AIM:
Reproduce the part of the license revocation decision below that starts at "JOHN B. SPOONER, Administrative" and ends at "be found unfit.".
* Start PAGE EXCERPT *
JOHN B. SPOONER, Administrative Law Judge

This license revocation proceeding was commenced by the Taxi and Limousine Commission against respondent, William Alexandridis, pursuant to Administrative Code section 19-505(l) and the For Hire Vehicle Rules, title 35, rule 8-15(a) of the Rules of the City of New York (RCNY). Petitioner alleges that respondent is unfit to retain his license due to his conviction for driving while impaired.

A hearing was held before me on August 2, 2007. Petitioner’s proof established that respondent was convicted of driving while impaired. Respondent admitted having several drinks before driving his vehicle and being convicted of driving while impaired. At the request of this tribunal, counsel for petitioner submitted a letter on August 21, 2007, offering further legal support for petitioner’s contention that respondent should be found unfit.

For the following reasons, I find that respondent drove a vehicle while impaired by alcohol and recommend that his for-hire vehicle (“FHV”) license be revoked.

ANALYSIS

In this case, respondent seeks a finding that respondent is unfit to retain his FHV license because he was convicted of driving while impaired. As explained below, I conclude that respondent’s license should be revoked based upon public safety rather than on unfitness grounds.

Petitioner’s evidence showed that respondent was issued an FHV driver’s license on February 13, 2006. He was later arrested on December 23, 2006, for operating a motor vehicle with .08 of 1 per cent alcohol in his blood, driving while intoxicated, and making an unsafe turn or failing to give a signal (see Pet. Ex. 1). His driver’s license was suspended from December 23, 2006, until March 22, 2007. He was convicted on his guilty plea on March 2, 2007, of driving while impaired under Vehicle and Traffic Law section 1192(1) and received a $500 fine and a conditional discharge. He also pled guilty in 2006 to two minor traffic infractions for which he was fined $40 each.

Respondent admitted that he went out with friends for a holiday dinner and drank “a few beers and wine with dinner.” He then drove his vehicle toward his home only less than a mile and one-half away and was stopped because he allegedly failed to signal. He acknowledged that he had made a “big mistake” and should not have driven that night. He asserted that this incident was a single blemish on an otherwise distinguished career, since he worked for 33 years as a senior Con Edison engineer. He planned to retire and intended to work as a taxi driver during his retirement. He paid all of his fines and went to the drinking driver program as required. He contended that his character was otherwise very good.

Based upon this uncontroverted evidence, I find that, on December 23, 2006, respondent drove a vehicle while impaired in violation of Vehicle and Traffic Law section 1192(1) and was convicted of this violation based upon a guilty plea on March 2, 2007. He received a $500 fine and a conditional discharge.

This case is one of several recent fitness cases referred to this tribunal by petitioner, contending that a conviction of driving while impaired establishes unfitness. The law relied upon by petitioner provide that for-hire drivers must meet six requirements, including holding a chauffeur’s license, being at least 19 years’ old, being of “sound physical condition,” being fingerprinted, and not being addicted to “drugs or intoxicating liquors.” The petition here alleges that respondent fails to meet the fifth requirement, which states that drivers must “be of good moral character.” NYC Admin. Code § 19-505(b)(5) (Lexis 2007). The only evidence produced at the hearing consisted of respondent’s conviction of driving while impaired.
* End PAGE EXCERPT *
* Start ENTRIES SUPPLIED *
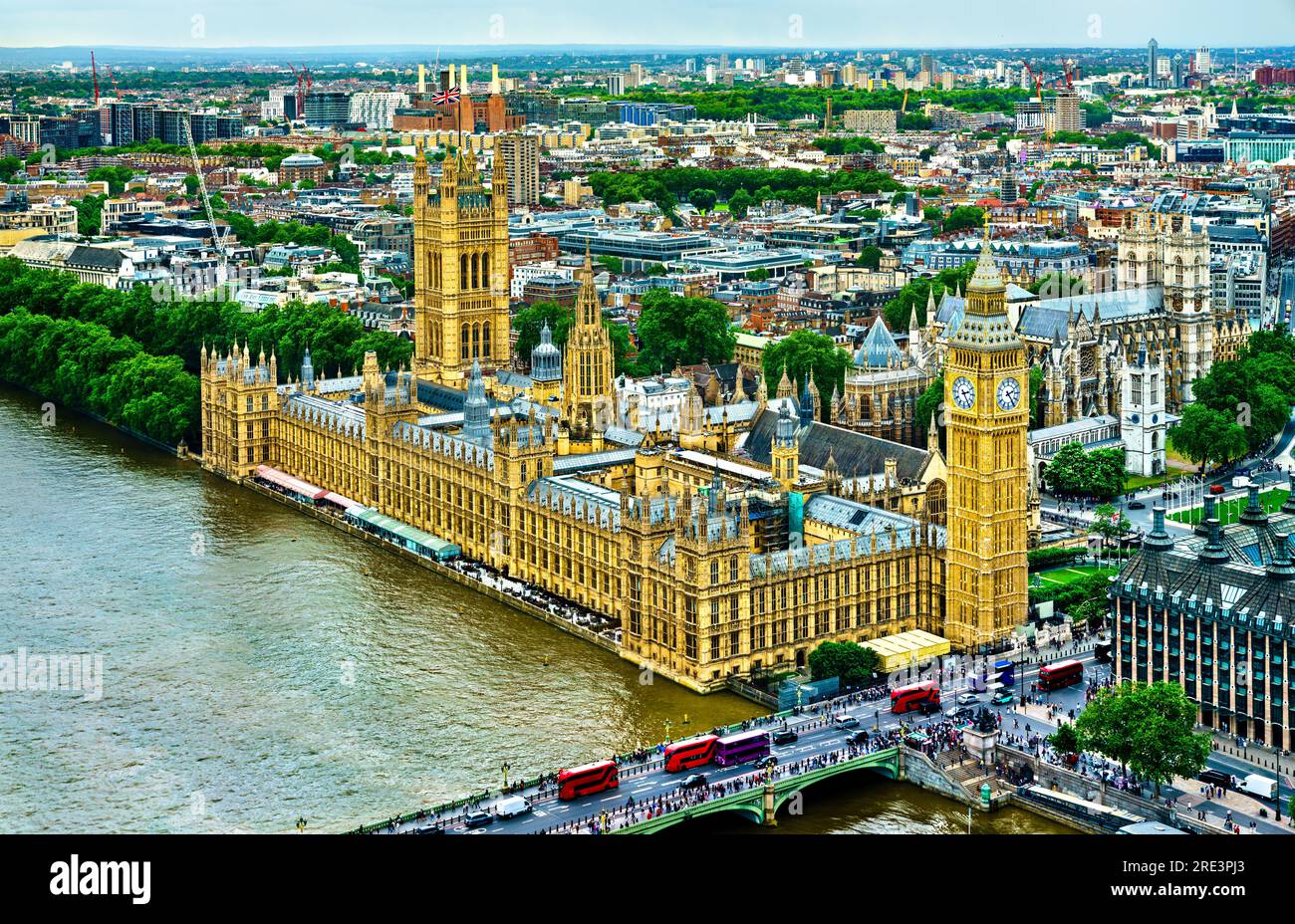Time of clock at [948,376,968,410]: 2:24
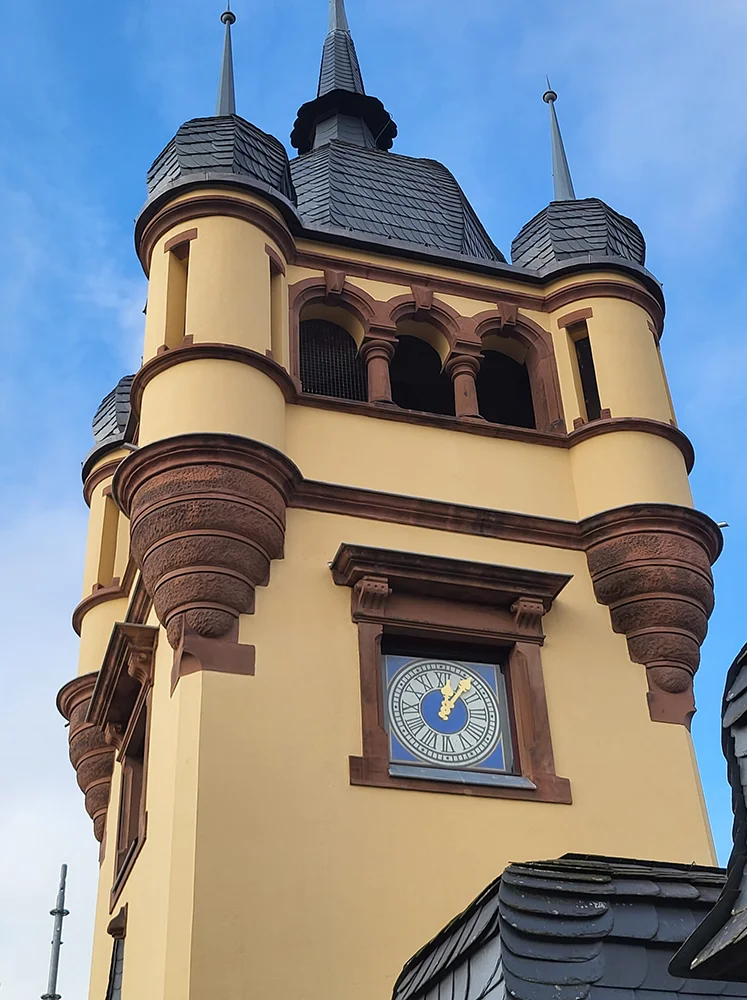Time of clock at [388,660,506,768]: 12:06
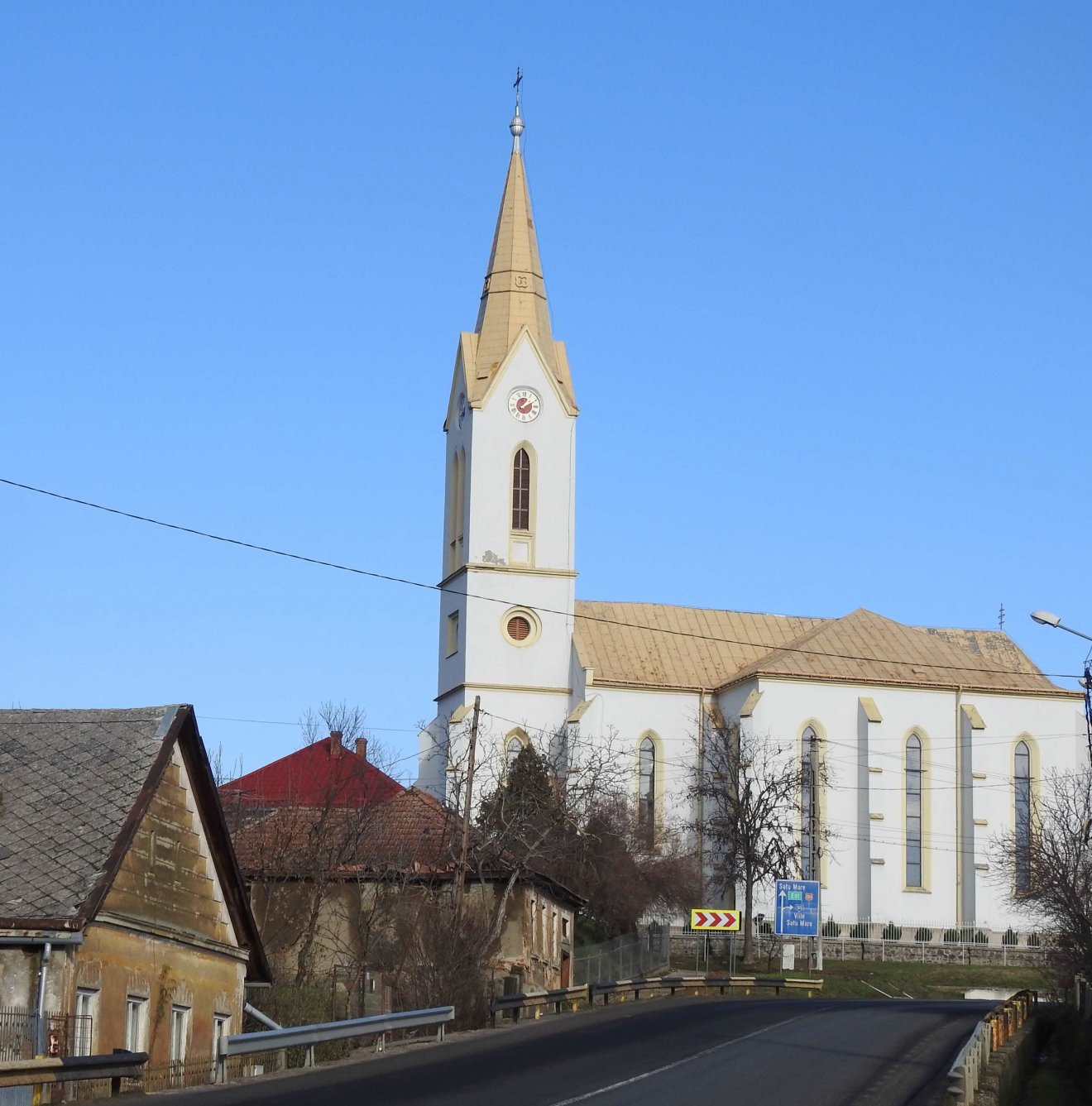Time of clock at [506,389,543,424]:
* End ENTRIES SUPPLIED *
* Start ENTRIES SUPPLIED *
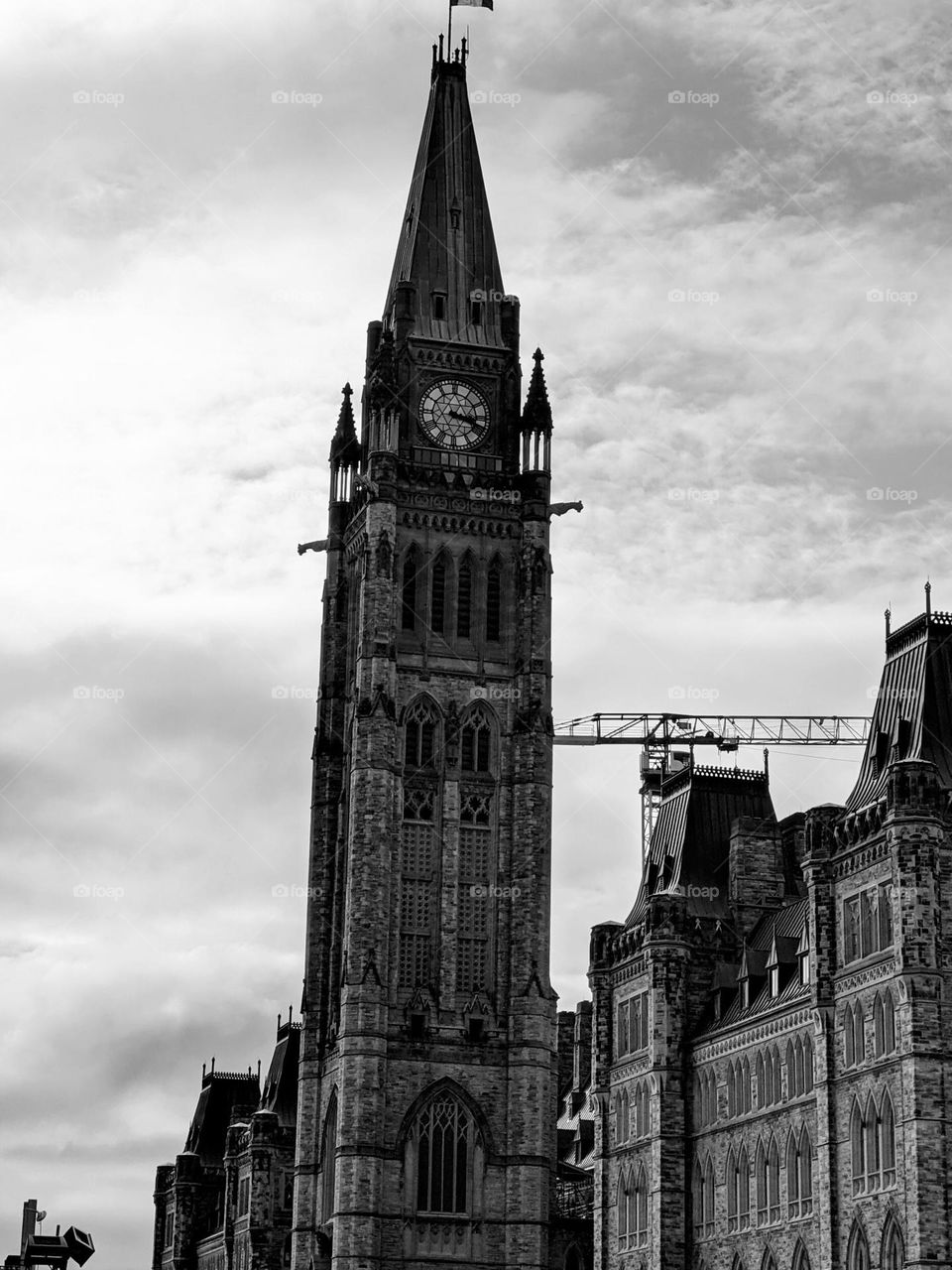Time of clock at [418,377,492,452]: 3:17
* End ENTRIES SUPPLIED *
COMPLETE RESPONSE:
JOHN B. SPOONER, Administrative Law Judge

This license revocation proceeding was commenced by the Taxi and Limousine Commission against respondent, William Alexandridis, pursuant to Administrative Code section 19-505(l) and the For Hire Vehicle Rules, title 35, rule 8-15(a) of the Rules of the City of New York (RCNY). Petitioner alleges that respondent is unfit to retain his license due to his conviction for driving while impaired.

A hearing was held before me on August 2, 2007. Petitioner’s proof established that respondent was convicted of driving while impaired. Respondent admitted having several drinks before driving his vehicle and being convicted of driving while impaired. At the request of this tribunal, counsel for petitioner submitted a letter on August 21, 2007, offering further legal support for petitioner’s contention that respondent should be found unfit.